1. Policy titled, "Inpatient Acute Nursing Guidelines of Patient Care", policy number: none listed, indicated on page 16, under Discharge: discharge assessment will include, understanding of discharge instruction from nurse, including patient teaching. Last revised/approved 6/2025.

2. Policy titled, "Care Management Plan for Discharge Planning", policy number: none listed, indicated on page 2, under III. Discharge Plan, B. The Care Manager will develop discharge plan with input from the patient and/or caregiver, D. The Care Manager will reassess the patient's discharge plan and any factors that may impact the patient's continuing care needs. Last revised 12/2024.

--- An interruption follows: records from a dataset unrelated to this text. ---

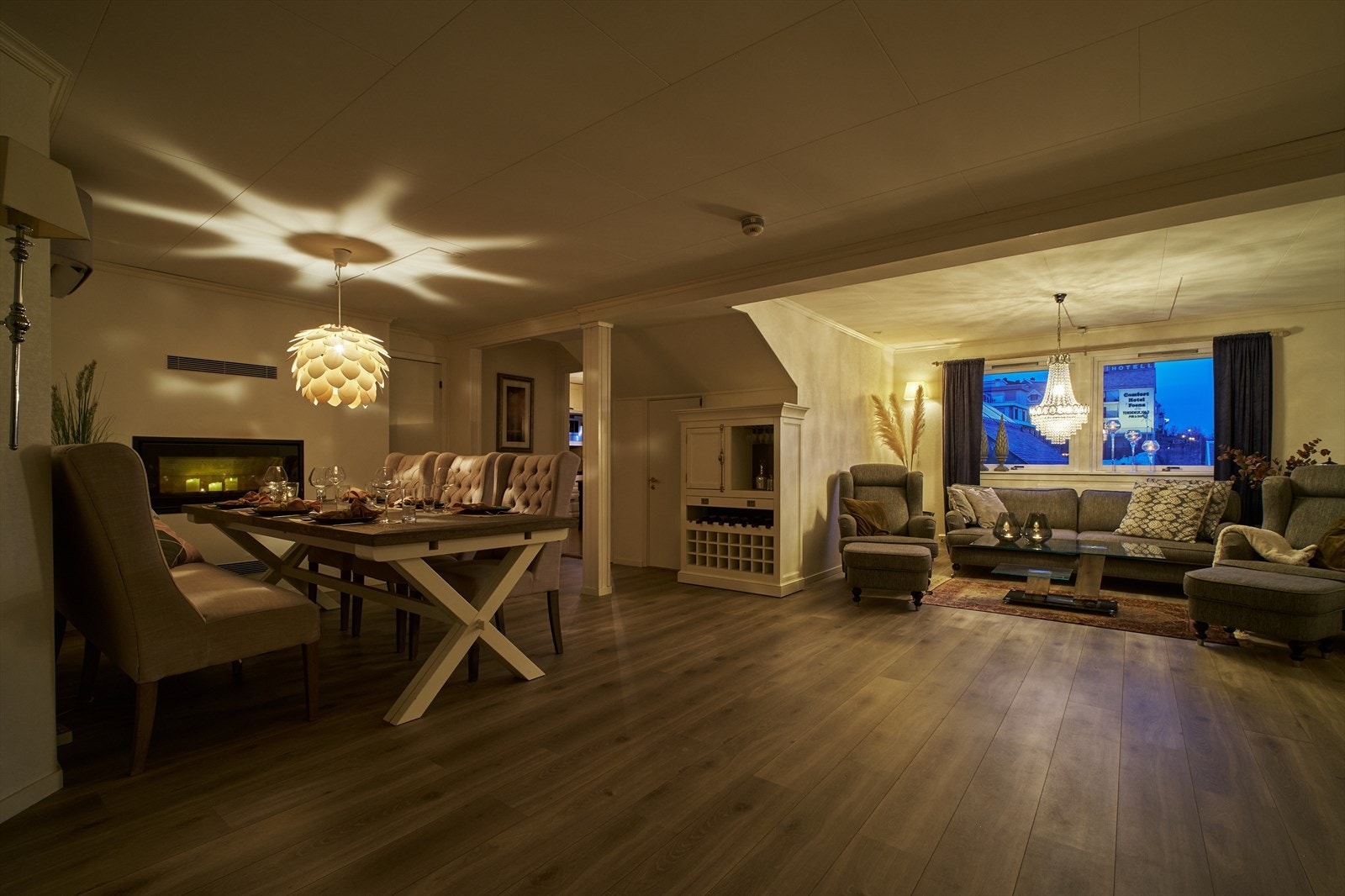 Leiligheten er åpen og romslig, med mulighet for flere møbleringer og sittegrupper. Galleribilde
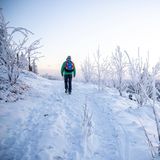 Hessen: Winterwanderung auf den schönsten Berg im Taunus  Der Altkönig ist zwar nicht der höchste Berg im hessischen Taunus-Gebirge, aber wohl der schönste. Mit seinen knapp 800 Höhenmetern ist er auch für unerfahrene Bergwanderer ein perfektes Ausflugsziel für die Winterwanderung. Der entsprechende Wanderweg startet am Wanderparkplatz im kleinen Ort Hohemark. Auf 10,5 Kilometern führt er dann mit leichter Steigung bis zum Kronberg. Von dort aus fährt eine S-Bahn zurück zum Start. Mehr Infos. 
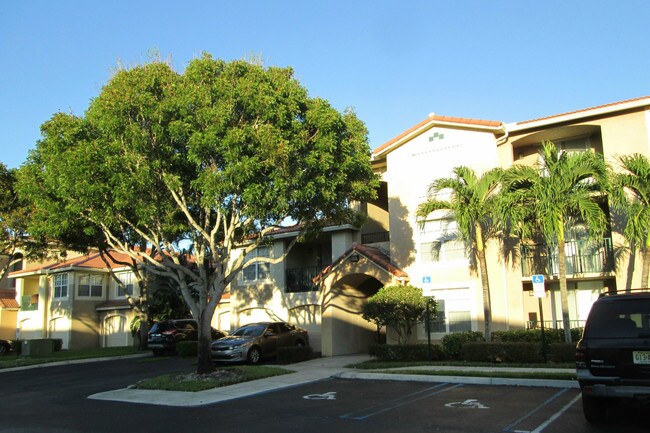 Building Photo - 15065 Michelangelo Blvd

3. Review of MR for patient # 6, reflected the following:
(a). Patient admitted on 4/27/2025 to 3rd floor (Progressive unit) after seen, evaluated, treated in the ED/ER (Emergency Department/Emergency Room) on evening/night of 4/26/2025 for complaints of: weakness, SOB (shortness of breath) and cough.
(b). H&P (History & Physical) on 4/27/2025, by MD # 30 (Doctor of Medicine-MD/Hospitalist) reflected patient does have a history of chronic daily/mild dementia, but after speaking to contact, it was found that patient was brought in due to being a little more altered than usual.
(c). Patient was discharged on 5/1/2025 to an address (address provided by patient), that was not the noted home address for the patient as listed on the patient's facesheet; via transport service.
(d). MR documentation lacked completed/received - signed discharge instructions by the patient.
(e). The MR lacked documentation - entries by nursing staff in regards to the following:
1. That patient was sent via transport to a different address than her/his own for discharge.
2. If the address was checked and verified as having been correct for the patient.

4. In interview on 6/18/2025 at approximately 1:40 pm and at approximately 2:28 pm, with S # 10 (Case Management), confirmed the following:
a. Patient # 6 did not ask for anyone to be called; family - emergency contact or FM # 1 (family member). Patient able to make a call; believe patient could have made a call.
b. Address given by patient # 6. Did not double check face sheet, went with what patient said. There are times when facesheets are wrong. Did not realize patient address on facesheet was different than one patient wanted to go to.
Address on facesheet could be from a previous stay.

5. In interview on 7/9/2025 at approximately 2:37 pm, with FR # 20 (Friend), the following was indicated:
a. When the patient (Patient # 6) arrived at FR # 20's house, after discharge from AH # 40, the patient was barefoot.
b. Patient arrived via a transport service.

6. It was determined that the patient (Patient # 6) did not arrive at her/his residence.